I will investigate this further when I have some spare time and get back to you.

[edit] Are there any further feeds, where you encountered the problem?

Best,
Philipp

kilian.thiel · July 21, 2015, 1:12pm

Hi Philipp,

thank you for your answer. When I try a shorter URL it seems to work.

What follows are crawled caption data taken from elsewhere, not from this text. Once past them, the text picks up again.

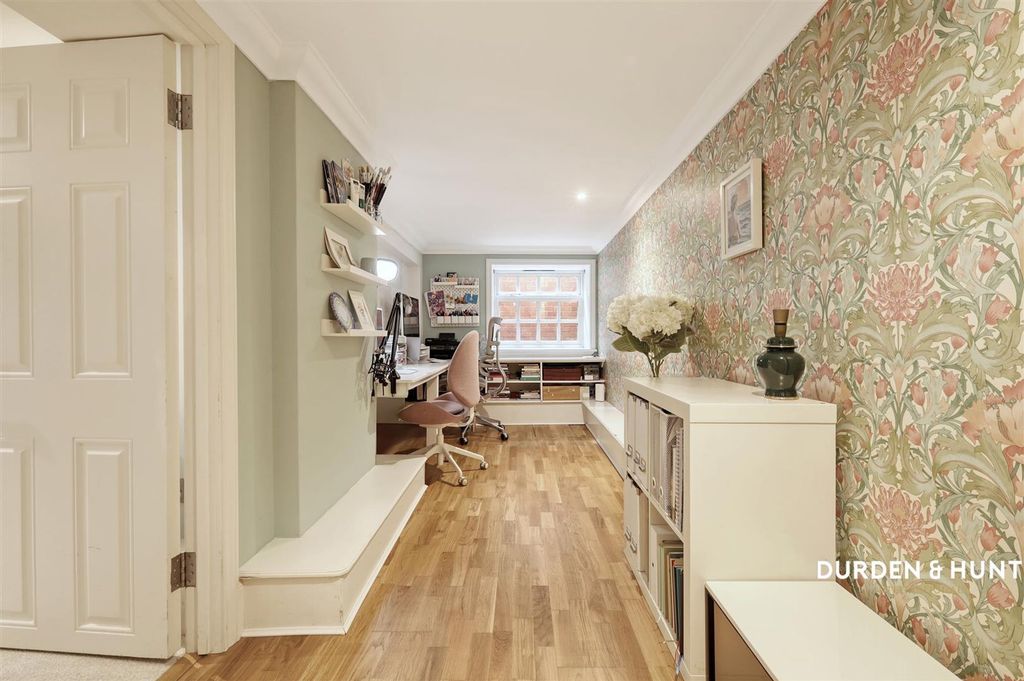 Additional image 17 of 4 bed flat for saleEast Hill, Colchester CO1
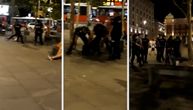 Dramatično hapšenje na Trgu: Čovek vitlao noževima, prolaznici u šoku, policija trči i savladava ga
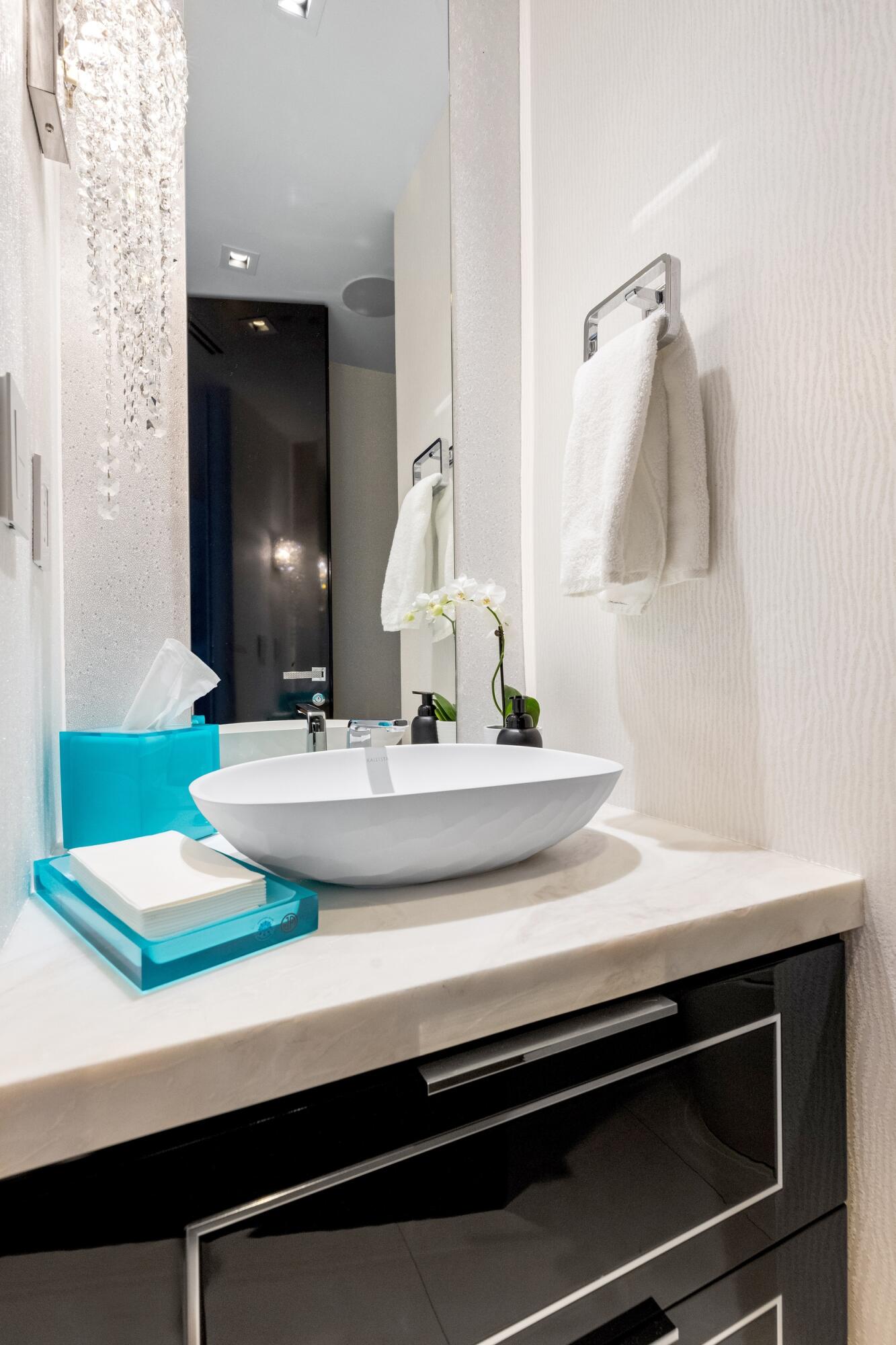 525 N Fort Lauderdale Bch #1702 Fort Lauderdale, FL 33304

https://idw-online.de/de/pressreleasesrss?country_ids=35&country_ids=36&field_ids=306

However, I assume the problem is the HTTP Retriever, at least for the long URL. When I am trying the long URL the result of the HTTP Retriever is not a valid rss feed result. It is xml but contains no news items. I believe that for some URLs (mabe very long URLs?) the HTTP Retriever has problems.

Cheers, Kilian

qqilihq · July 21, 2015, 2:49pm

Hi Kilian,

thanks for getting back, I'll have a look.

Philipp

qqilihq · July 22, 2015, 10:09am

Hi Kilian,

thanks for spotting that issue, this was indeed a regression introduced recently in the HTTP-specific Palladian code, which did not parse URLs with query parameters having the same names correctly. That problem is now fixed in that latest build.

Best,
Philipp

kilian.thiel · July 22, 2015, 3:01pm

Hi Philipp,

thank you for fixing it.

Cheers, Kilian

system · April 21, 2023, 9:40pm

This topic was automatically closed 90 days after the last reply. New replies are no longer allowed.